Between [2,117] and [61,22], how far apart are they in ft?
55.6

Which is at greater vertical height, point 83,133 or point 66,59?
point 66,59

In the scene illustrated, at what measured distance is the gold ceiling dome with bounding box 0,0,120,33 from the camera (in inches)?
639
◇ ◇ ◇ ◇
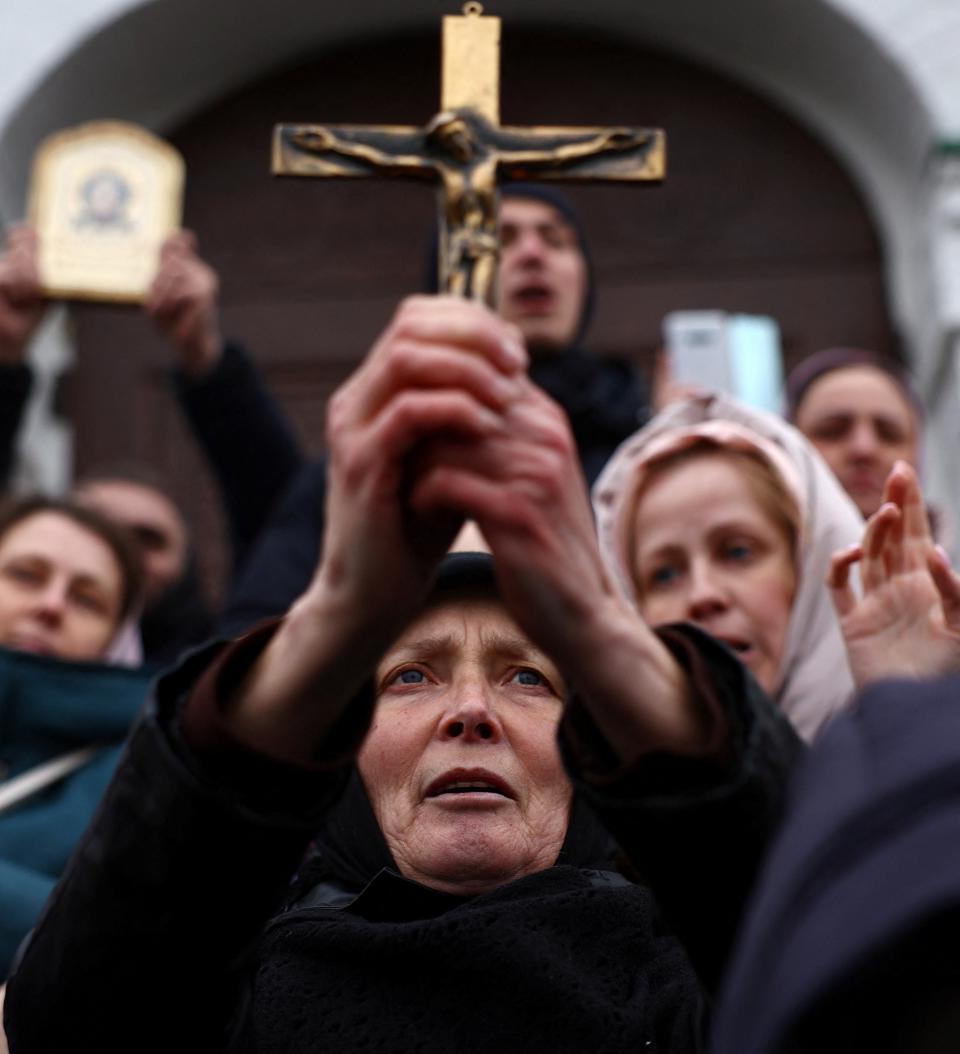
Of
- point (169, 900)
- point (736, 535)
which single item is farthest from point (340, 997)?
◇ ◇ ◇ ◇
Opdracht: Verzamel alle regels uit de vermeldingen hierboven waarin het woord "from" staat, en schrijf ze over. Hoofdletters en kleine letters tellen mee.

Uitgewerkte oplossing:
In the scene illustrated, at what measured distance is the gold ceiling dome with bounding box 0,0,120,33 from the camera (in inches)?
which single item is farthest from point (340, 997)?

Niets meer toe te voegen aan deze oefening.